8. The method of claim 7, wherein the unit information comprises: index information and deployment information; the index information is information describing various index parameters of the layer unit, and the deployment information is information describing the deployment position of the layer unit.

9. A method according to any one of claims 1-3, wherein after said determining a root cause of a failure of said cloud platform based on said target layer unit's unit information, said method further comprises:

a visual report is generated showing the determined root cause of the fault.

10. The method of claim 9, wherein the visual report is further used to present at least one of a topology map of each faulty call chain, a hierarchical structure map of the cloud platform, and an information presentation area;

the fault call chains are call chains containing a plurality of fault services, the topological graph of each fault call chain highlights the fault service, the hierarchical architecture image highlights a plurality of architecture layers with faults in a window period when the bottom fault service breaks down, and the information display area is used for displaying unit information of the target layer unit.

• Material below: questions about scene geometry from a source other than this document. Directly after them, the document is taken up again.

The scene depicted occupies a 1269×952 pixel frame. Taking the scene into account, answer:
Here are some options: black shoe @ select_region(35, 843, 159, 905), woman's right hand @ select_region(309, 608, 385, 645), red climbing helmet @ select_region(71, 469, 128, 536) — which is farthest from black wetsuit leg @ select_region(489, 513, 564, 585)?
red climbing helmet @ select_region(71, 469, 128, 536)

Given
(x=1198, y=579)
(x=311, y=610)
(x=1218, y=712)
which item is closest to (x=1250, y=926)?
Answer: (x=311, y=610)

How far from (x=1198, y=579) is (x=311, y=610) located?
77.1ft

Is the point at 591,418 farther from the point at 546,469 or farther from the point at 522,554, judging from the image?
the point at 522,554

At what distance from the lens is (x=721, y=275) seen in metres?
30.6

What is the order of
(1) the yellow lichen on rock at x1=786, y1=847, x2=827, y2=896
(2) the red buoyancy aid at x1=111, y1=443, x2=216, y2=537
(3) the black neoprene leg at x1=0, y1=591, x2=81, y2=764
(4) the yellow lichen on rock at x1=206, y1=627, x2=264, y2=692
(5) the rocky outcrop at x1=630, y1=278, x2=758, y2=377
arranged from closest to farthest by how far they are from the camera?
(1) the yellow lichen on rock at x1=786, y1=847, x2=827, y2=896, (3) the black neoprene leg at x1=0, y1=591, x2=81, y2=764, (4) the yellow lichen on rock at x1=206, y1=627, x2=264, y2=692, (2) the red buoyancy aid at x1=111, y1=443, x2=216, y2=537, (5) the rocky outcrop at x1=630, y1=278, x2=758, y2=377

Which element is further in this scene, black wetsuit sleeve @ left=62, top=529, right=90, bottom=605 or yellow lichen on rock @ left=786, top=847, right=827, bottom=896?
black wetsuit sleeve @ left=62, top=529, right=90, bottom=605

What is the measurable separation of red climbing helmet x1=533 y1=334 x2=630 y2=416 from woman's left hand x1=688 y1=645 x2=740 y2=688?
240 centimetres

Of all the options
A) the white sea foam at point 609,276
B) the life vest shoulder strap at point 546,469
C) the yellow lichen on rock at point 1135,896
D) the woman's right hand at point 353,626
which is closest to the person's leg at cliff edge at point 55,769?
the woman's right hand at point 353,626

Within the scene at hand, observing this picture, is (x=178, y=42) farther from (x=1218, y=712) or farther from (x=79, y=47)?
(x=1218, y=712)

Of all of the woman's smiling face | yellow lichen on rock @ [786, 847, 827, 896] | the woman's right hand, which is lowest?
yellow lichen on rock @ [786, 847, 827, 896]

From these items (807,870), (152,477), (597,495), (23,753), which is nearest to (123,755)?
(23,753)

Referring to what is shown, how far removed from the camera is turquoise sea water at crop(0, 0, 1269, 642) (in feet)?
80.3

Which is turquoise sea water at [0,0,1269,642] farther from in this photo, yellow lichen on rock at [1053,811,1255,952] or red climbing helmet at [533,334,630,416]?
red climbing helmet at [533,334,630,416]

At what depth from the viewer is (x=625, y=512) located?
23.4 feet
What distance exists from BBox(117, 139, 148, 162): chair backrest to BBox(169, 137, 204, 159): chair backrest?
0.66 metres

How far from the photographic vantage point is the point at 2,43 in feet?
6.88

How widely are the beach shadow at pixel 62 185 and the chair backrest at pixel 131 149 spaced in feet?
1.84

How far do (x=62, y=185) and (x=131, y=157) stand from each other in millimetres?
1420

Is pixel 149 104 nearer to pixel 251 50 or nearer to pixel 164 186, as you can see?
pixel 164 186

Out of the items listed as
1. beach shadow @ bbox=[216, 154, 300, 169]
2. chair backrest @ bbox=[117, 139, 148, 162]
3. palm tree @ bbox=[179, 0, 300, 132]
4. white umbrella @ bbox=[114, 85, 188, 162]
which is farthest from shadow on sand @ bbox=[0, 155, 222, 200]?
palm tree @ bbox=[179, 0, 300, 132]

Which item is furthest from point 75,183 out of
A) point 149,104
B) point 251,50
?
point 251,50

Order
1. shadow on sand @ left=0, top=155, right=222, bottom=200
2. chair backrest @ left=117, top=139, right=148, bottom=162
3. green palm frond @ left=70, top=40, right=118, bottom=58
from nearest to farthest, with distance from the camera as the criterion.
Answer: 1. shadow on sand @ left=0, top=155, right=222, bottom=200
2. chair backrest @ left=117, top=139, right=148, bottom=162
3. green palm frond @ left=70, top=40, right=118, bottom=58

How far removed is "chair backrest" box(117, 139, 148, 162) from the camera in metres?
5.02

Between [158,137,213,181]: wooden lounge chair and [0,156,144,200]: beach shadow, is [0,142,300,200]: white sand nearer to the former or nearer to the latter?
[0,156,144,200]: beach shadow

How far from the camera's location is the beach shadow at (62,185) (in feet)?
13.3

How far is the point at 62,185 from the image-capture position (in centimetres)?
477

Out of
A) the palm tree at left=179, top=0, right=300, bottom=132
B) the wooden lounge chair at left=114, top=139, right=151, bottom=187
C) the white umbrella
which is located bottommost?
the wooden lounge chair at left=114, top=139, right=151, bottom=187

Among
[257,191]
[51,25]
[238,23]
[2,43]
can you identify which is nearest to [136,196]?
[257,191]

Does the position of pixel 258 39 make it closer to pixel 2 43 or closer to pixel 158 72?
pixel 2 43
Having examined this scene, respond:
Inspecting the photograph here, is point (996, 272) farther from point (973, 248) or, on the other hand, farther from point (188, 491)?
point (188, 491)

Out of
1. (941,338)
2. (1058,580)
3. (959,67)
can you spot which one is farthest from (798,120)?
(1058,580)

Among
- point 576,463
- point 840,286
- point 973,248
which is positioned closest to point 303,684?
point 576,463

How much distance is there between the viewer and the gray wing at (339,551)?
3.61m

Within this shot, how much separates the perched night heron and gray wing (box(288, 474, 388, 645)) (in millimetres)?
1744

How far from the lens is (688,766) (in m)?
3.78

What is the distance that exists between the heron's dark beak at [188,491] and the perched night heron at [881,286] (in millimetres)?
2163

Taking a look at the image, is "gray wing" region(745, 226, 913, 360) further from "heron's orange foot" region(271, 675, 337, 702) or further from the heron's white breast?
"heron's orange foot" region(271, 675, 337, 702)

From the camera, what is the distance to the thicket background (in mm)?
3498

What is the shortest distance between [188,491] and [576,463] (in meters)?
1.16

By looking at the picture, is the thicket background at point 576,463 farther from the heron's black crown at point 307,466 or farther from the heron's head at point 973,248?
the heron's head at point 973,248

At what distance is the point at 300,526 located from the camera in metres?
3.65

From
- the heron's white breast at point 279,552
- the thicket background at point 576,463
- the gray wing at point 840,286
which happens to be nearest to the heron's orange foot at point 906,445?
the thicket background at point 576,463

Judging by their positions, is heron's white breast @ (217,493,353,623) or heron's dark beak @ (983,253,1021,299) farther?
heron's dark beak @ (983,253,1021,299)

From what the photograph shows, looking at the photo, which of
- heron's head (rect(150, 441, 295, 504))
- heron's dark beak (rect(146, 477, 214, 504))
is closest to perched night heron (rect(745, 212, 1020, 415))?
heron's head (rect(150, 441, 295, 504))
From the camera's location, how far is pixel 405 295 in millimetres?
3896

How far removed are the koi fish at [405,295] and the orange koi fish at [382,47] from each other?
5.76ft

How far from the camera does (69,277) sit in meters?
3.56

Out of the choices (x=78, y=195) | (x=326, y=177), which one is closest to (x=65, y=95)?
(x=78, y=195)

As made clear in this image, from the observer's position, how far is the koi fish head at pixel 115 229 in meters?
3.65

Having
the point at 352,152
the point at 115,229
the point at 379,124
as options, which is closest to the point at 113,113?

11. A fault cause determination apparatus, the apparatus comprising:

the service determining module is used for determining a bottom layer fault service from a plurality of fault services when monitoring that the cloud platform has a cloud platform fault; the fault service is an application service with faults, and the bottom fault service is a fault service at the lowest layer in the affiliated call chain;

the framework layer determining module is used for determining a target framework layer from a plurality of framework layers of the cloud platform;

The root cause determining module is used for determining a fault root cause of the cloud platform fault based on the unit information of the target layer unit;

the architecture layer determining module is specifically configured to:

12. The electronic equipment is characterized by comprising a processor, a communication interface, a memory and a communication bus, wherein the processor, the communication interface and the memory are communicated with each other through the communication bus;

a memory for storing a computer program;

a processor for carrying out the method steps of any one of claims 1-10 when executing a program stored on a memory.

13. A computer-readable storage medium, characterized in that the computer-readable storage medium has stored therein a computer program which, when executed by a processor, implements the method steps of any of claims 1-10.